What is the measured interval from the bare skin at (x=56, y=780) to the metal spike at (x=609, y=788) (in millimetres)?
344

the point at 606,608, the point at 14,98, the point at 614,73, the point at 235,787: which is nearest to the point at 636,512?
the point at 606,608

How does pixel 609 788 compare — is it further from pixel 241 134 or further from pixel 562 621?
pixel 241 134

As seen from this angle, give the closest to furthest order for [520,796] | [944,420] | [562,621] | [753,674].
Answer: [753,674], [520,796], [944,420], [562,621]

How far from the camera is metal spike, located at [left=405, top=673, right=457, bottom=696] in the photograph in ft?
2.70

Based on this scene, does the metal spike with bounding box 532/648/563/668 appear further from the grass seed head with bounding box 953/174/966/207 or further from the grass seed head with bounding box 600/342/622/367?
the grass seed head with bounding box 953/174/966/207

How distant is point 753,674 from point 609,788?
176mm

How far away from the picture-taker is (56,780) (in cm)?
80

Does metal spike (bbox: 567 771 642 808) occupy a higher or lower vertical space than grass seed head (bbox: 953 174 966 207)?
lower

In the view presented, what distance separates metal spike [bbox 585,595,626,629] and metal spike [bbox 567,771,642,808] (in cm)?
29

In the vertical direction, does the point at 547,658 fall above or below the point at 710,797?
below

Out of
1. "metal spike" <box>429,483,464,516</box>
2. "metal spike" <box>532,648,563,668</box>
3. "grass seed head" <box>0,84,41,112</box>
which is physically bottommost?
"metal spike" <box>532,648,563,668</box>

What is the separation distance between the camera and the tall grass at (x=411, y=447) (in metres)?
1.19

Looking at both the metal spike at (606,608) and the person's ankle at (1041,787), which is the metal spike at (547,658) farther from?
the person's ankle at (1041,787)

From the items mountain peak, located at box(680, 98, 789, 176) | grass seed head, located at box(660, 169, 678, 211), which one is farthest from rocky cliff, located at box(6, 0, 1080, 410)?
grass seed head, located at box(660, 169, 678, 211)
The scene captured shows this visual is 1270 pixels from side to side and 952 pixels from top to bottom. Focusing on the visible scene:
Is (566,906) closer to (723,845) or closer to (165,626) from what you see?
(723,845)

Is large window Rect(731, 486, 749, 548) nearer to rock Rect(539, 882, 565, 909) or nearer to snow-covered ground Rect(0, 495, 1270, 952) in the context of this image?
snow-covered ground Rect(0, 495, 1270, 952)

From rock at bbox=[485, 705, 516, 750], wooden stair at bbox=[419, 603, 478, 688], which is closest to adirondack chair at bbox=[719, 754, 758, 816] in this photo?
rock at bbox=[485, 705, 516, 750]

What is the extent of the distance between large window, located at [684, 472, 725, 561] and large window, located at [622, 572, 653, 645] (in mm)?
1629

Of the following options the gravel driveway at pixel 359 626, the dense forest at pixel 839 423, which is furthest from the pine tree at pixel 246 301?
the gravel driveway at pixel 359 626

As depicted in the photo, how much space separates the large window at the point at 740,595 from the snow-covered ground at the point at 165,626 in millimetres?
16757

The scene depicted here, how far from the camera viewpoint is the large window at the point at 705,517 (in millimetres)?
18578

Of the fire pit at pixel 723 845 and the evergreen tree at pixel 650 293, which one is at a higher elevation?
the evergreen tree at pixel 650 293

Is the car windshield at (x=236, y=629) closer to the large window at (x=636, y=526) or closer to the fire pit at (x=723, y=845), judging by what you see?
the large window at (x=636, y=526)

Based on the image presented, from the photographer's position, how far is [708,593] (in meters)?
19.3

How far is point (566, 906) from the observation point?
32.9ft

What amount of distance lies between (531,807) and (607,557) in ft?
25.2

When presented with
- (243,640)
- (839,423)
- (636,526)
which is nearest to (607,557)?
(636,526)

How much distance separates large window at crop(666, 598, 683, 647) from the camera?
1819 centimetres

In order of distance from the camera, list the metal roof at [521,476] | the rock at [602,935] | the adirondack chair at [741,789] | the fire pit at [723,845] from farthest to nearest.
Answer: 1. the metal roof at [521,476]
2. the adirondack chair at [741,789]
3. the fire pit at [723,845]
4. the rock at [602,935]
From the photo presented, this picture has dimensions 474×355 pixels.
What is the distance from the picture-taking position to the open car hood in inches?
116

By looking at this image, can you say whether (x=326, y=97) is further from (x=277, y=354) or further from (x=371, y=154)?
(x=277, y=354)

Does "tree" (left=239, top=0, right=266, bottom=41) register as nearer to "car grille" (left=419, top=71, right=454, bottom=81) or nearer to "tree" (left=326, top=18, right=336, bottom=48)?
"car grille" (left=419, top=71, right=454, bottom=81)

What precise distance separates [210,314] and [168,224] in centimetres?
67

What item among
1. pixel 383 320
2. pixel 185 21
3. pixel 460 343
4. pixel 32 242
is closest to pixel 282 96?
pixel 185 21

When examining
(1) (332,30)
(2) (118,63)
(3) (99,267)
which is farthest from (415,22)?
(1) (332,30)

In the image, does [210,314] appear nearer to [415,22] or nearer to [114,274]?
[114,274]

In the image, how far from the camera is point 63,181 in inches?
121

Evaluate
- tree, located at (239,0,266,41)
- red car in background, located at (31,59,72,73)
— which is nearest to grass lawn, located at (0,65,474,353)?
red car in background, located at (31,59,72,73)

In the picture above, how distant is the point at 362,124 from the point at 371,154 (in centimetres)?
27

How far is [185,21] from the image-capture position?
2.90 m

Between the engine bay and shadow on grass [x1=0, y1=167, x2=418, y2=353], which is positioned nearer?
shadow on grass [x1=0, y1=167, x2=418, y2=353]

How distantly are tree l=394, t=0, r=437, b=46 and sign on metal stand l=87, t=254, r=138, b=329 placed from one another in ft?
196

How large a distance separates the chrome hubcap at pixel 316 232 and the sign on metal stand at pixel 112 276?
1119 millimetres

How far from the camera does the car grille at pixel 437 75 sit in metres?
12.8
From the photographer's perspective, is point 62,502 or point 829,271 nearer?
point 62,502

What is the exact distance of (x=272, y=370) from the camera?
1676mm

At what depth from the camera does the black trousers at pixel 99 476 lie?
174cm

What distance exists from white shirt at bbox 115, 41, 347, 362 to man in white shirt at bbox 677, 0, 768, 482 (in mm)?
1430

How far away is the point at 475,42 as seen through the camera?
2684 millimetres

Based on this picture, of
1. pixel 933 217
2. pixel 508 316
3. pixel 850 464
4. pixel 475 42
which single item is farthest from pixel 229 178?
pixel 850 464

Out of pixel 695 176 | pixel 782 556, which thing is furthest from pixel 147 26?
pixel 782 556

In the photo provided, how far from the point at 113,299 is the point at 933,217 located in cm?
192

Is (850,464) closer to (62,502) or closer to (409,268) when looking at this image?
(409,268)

================================

▶ **Objective**
Copy every one of the lines above word for word.

▶ **Reply to the exercise**
What is the measured interval from the bare skin at (x=56, y=780) to the metal spike at (x=609, y=788) (in millimetres)?
344

the point at 606,608, the point at 14,98, the point at 614,73, the point at 235,787: which is nearest to the point at 636,512?
the point at 606,608

How does pixel 609 788 compare — is it further from pixel 241 134 or further from pixel 562 621?
pixel 241 134

As seen from this angle, give the closest to furthest order for [520,796] | [944,420] | [562,621] | [753,674].
Answer: [753,674], [520,796], [944,420], [562,621]

How far from the camera is metal spike, located at [left=405, top=673, right=457, bottom=696] in the photograph in ft?
2.70

Based on this scene, does the metal spike with bounding box 532/648/563/668 appear further from the grass seed head with bounding box 953/174/966/207 or further from the grass seed head with bounding box 600/342/622/367?
the grass seed head with bounding box 953/174/966/207

How distant is point 753,674 from point 609,788?
176mm

How far away from the picture-taker is (56,780) (in cm)?
80

Does metal spike (bbox: 567 771 642 808) occupy a higher or lower vertical space than grass seed head (bbox: 953 174 966 207)?
lower

In the view presented, what distance separates metal spike [bbox 585,595,626,629] and metal spike [bbox 567,771,642,808] (in cm)?
29

In the vertical direction, does the point at 547,658 fall above or below the point at 710,797?
below

Out of
1. "metal spike" <box>429,483,464,516</box>
2. "metal spike" <box>532,648,563,668</box>
3. "grass seed head" <box>0,84,41,112</box>
which is physically bottommost?
"metal spike" <box>532,648,563,668</box>

What is the separation distance between the camera and the tall grass at (x=411, y=447) (in metres)?
1.19

Looking at both the metal spike at (606,608) and the person's ankle at (1041,787), which is the metal spike at (547,658) farther from?
the person's ankle at (1041,787)

From the items mountain peak, located at box(680, 98, 789, 176) | grass seed head, located at box(660, 169, 678, 211), which one is farthest from rocky cliff, located at box(6, 0, 1080, 410)?
grass seed head, located at box(660, 169, 678, 211)
The scene captured shows this visual is 1270 pixels from side to side and 952 pixels from top to bottom. Focusing on the visible scene:
Is (566,906) closer to (723,845) or closer to (165,626) from what you see?
(723,845)

Is large window Rect(731, 486, 749, 548) nearer to rock Rect(539, 882, 565, 909) or nearer to snow-covered ground Rect(0, 495, 1270, 952) in the context of this image?
snow-covered ground Rect(0, 495, 1270, 952)

From rock at bbox=[485, 705, 516, 750], wooden stair at bbox=[419, 603, 478, 688], which is closest to adirondack chair at bbox=[719, 754, 758, 816] in this photo?
rock at bbox=[485, 705, 516, 750]

What is the extent of the distance between large window, located at [684, 472, 725, 561] and large window, located at [622, 572, 653, 645] (in mm)?
1629

Of the following options the gravel driveway at pixel 359 626, the dense forest at pixel 839 423, which is furthest from the pine tree at pixel 246 301?
the gravel driveway at pixel 359 626

As depicted in the photo, how much space separates the large window at the point at 740,595 from the snow-covered ground at the point at 165,626 in millimetres?
16757

The scene depicted here, how far from the camera viewpoint is the large window at the point at 705,517 (in millimetres)?
18578

Of the fire pit at pixel 723 845 and the evergreen tree at pixel 650 293, which one is at a higher elevation?
the evergreen tree at pixel 650 293

Is the car windshield at (x=236, y=629) closer to the large window at (x=636, y=526) or closer to the fire pit at (x=723, y=845), judging by what you see?
the large window at (x=636, y=526)

Based on the image presented, from the photographer's position, how far is [708,593] (in meters)?
19.3

How far is point (566, 906) from the observation point?
32.9ft

What amount of distance lies between (531,807) and (607,557) in ft?
25.2

When presented with
- (243,640)
- (839,423)
- (636,526)
which is nearest to (607,557)?
(636,526)

How much distance separates large window at crop(666, 598, 683, 647) from the camera?
1819 centimetres

In order of distance from the camera, list the metal roof at [521,476] | the rock at [602,935] | the adirondack chair at [741,789] | the fire pit at [723,845] from farthest to nearest.
Answer: 1. the metal roof at [521,476]
2. the adirondack chair at [741,789]
3. the fire pit at [723,845]
4. the rock at [602,935]
From the photo presented, this picture has dimensions 474×355 pixels.
What is the distance from the picture-taking position to the open car hood in inches?
116

By looking at this image, can you say whether (x=326, y=97) is further from (x=277, y=354) or further from (x=371, y=154)?
(x=277, y=354)

Does "tree" (left=239, top=0, right=266, bottom=41) register as nearer to "car grille" (left=419, top=71, right=454, bottom=81) or nearer to "tree" (left=326, top=18, right=336, bottom=48)?
"car grille" (left=419, top=71, right=454, bottom=81)

What precise distance separates [210,314] and [168,224] in centimetres?
67

What item among
1. pixel 383 320
2. pixel 185 21
3. pixel 460 343
4. pixel 32 242
is closest to pixel 282 96?
pixel 185 21

When examining
(1) (332,30)
(2) (118,63)
(3) (99,267)
which is farthest from (415,22)?
(1) (332,30)

In the image, does [210,314] appear nearer to [415,22] or nearer to [114,274]?
[114,274]

In the image, how far from the camera is point 63,181 in inches?
121

Evaluate
- tree, located at (239,0,266,41)
- red car in background, located at (31,59,72,73)
— which is nearest to grass lawn, located at (0,65,474,353)?
red car in background, located at (31,59,72,73)

In the picture above, how distant is the point at 362,124 from the point at 371,154 (in centimetres)?
27

How far is [185,21] from the image-capture position?
2.90 m

Between the engine bay and shadow on grass [x1=0, y1=167, x2=418, y2=353], which is positioned nearer?
shadow on grass [x1=0, y1=167, x2=418, y2=353]

How distantly are tree l=394, t=0, r=437, b=46 and sign on metal stand l=87, t=254, r=138, b=329 placed from one another in ft?
196

How large a distance separates the chrome hubcap at pixel 316 232 and the sign on metal stand at pixel 112 276?
1119 millimetres

How far from the camera does the car grille at pixel 437 75 sit in metres?
12.8
From the photographer's perspective, is point 62,502 or point 829,271 nearer?
point 62,502

What is the exact distance of (x=272, y=370) from the camera?
1676mm

At what depth from the camera does the black trousers at pixel 99 476 lie?
174cm

What distance exists from white shirt at bbox 115, 41, 347, 362 to man in white shirt at bbox 677, 0, 768, 482 (in mm)?
1430

How far away is the point at 475,42 as seen through the camera?
2684 millimetres

Based on this picture, of
1. pixel 933 217
2. pixel 508 316
3. pixel 850 464
4. pixel 475 42
which single item is farthest from pixel 229 178?
pixel 850 464

Out of pixel 695 176 | pixel 782 556, which thing is furthest from pixel 147 26?
pixel 782 556

In the photo provided, how far from the point at 113,299 is the point at 933,217 located in cm?
192

Is (850,464) closer to (62,502) or closer to (409,268) when looking at this image?
(409,268)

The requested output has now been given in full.